Building Trustworthy Semantic Webs
Recent developments in information systems technologies have resulted in computerizing many applications in various
business areas. Data has become a critical resource in many organizations, and therefore, efficient access to data, sharing
the data, extracting information from the data, and making use of the information has become an urgent need. As a result,
there have been many efforts on not only integrating the various data sources scattered across several sites, but
extracting information from these databases in the form of patterns and trends has also become important. These data
sources may be databases managed by database management systems, or they could be data warehoused in a repository from
multiple data sources.
The advent of the World Wide Web (WWW) in the mid-1990s resulted in even greater demand for managing data, information and
knowledge effectively.
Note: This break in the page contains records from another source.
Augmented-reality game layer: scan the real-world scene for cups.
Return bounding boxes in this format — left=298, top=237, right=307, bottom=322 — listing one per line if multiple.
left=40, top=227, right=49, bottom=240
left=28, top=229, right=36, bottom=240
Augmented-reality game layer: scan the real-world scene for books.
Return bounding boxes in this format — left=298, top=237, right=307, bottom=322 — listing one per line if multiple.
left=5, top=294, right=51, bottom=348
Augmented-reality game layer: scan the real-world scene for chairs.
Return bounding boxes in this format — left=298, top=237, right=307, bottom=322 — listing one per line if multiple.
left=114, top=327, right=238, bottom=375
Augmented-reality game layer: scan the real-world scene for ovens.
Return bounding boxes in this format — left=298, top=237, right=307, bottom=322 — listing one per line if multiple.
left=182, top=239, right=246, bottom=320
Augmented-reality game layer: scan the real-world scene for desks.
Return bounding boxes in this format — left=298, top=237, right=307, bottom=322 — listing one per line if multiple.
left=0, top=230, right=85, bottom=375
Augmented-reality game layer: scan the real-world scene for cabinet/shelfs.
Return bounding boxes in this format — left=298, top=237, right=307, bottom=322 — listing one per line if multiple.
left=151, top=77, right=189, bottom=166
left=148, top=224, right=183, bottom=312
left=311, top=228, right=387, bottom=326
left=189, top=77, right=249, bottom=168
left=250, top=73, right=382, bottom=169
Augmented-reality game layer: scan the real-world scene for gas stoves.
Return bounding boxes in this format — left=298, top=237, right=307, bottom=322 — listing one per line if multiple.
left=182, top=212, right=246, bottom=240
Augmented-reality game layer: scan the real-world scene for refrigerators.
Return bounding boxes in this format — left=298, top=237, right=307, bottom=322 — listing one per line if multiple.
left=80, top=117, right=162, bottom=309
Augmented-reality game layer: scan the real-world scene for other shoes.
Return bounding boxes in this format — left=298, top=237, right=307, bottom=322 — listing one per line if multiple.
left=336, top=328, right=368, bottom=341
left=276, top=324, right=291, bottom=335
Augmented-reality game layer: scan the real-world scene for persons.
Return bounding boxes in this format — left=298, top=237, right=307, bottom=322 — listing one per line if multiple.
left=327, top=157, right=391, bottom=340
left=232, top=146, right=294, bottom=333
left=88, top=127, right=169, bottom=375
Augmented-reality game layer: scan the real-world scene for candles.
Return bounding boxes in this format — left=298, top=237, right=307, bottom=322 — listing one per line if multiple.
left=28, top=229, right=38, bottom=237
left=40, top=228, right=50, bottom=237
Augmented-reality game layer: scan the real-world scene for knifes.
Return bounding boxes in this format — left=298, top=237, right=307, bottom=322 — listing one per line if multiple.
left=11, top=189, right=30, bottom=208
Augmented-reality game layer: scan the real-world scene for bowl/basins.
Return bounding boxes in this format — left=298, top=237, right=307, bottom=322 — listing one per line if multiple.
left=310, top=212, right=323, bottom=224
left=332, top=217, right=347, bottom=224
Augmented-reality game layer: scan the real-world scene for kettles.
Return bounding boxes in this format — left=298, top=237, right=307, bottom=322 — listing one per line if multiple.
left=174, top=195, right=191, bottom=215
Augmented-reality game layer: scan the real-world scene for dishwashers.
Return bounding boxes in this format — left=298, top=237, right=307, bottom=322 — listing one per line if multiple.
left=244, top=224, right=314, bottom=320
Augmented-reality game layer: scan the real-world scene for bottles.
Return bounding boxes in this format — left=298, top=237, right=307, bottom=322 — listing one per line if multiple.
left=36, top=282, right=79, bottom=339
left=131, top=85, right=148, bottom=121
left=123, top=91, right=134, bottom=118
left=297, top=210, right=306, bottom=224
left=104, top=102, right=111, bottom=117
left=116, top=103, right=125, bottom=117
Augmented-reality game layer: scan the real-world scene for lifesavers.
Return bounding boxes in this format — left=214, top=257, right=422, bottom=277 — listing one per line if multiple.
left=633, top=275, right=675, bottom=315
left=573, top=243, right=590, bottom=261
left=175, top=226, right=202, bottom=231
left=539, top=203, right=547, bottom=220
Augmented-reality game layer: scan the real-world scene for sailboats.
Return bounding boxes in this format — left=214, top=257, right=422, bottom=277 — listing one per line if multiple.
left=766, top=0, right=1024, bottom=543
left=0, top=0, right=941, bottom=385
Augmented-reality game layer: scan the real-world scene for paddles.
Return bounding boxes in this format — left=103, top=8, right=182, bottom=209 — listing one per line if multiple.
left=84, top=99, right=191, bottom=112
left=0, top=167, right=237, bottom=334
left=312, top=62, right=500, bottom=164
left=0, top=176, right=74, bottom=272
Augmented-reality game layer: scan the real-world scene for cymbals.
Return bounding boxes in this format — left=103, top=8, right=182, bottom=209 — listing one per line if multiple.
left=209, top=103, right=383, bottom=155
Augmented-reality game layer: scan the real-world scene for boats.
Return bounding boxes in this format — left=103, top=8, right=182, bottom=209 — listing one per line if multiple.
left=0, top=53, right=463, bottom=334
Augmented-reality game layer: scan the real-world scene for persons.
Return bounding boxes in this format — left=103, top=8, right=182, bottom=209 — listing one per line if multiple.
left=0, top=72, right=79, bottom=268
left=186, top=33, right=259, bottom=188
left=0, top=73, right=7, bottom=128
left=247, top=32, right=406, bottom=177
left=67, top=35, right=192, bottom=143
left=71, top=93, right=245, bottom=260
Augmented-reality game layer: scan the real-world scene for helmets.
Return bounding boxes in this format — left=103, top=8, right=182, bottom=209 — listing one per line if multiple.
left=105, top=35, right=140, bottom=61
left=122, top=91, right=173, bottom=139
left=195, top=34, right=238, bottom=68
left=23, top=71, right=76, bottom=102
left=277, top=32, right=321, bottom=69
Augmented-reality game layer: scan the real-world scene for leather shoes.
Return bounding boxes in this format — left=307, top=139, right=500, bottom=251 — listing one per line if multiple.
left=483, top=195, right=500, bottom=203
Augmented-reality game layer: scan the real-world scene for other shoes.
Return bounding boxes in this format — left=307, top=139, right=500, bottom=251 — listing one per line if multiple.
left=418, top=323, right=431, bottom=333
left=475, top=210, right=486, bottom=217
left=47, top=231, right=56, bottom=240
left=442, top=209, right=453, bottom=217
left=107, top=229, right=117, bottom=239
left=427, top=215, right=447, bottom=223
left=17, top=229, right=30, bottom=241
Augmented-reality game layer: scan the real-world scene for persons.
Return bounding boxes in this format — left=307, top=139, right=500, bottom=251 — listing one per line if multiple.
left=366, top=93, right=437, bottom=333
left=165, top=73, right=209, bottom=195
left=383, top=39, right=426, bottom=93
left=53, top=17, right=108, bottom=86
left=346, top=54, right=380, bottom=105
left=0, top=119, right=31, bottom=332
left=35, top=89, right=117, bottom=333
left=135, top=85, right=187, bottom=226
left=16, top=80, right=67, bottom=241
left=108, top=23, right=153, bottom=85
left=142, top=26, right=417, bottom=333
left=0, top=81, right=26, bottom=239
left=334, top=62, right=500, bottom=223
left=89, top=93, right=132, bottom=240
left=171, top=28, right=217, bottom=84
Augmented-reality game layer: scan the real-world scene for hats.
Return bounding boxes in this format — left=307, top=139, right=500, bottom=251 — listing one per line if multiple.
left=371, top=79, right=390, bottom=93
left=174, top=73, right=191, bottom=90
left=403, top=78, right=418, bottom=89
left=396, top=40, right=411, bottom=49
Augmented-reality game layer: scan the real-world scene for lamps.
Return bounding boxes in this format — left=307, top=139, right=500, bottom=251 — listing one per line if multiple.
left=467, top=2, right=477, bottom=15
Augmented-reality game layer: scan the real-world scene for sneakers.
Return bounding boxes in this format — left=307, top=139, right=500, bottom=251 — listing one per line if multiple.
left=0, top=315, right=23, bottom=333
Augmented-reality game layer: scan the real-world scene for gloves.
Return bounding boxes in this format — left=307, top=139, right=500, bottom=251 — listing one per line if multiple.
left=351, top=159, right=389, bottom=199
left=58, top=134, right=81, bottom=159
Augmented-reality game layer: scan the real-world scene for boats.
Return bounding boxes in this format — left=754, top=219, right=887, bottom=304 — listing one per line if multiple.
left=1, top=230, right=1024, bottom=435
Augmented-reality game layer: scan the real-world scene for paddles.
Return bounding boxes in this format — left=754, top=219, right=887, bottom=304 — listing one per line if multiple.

There is now so much data on the Web that managing it with conventional tools is becoming almost
impossible. New tools and techniques are needed to effectively manage this data. Therefore, to provide interoperability as
well as to ensure machine understandable Web pages, the concept of semantic Web was conceived by Tim Berners-Lee, who heads
the World Wide Web Consortium (W3C).
As the demand for data and information management increases, there is also a critical need for maintaining the security of
the databases, applications and information systems. Data and information have to be protected from unauthorized access as
well as from malicious corruption. With the advent of the Web, it is even more important to protect the data and
information as numerous individuals now have access to this data and information. Therefore, we need effective mechanisms
to secure the semantic Web technologies.
Building Trustworthy Semantic Webs reviews the developments in semantic Web technologies and describes ways of securing
these technologies. The focus is on confidentiality, privacy, trust, and integrity management for the semantic Web. We call
such a semantic Web a trustworthy semantic Web. We discuss applications of trustworthy semantic Webs in secure Web
services, secure interoperability, secure knowledge management, secure e-business and secure information sharing.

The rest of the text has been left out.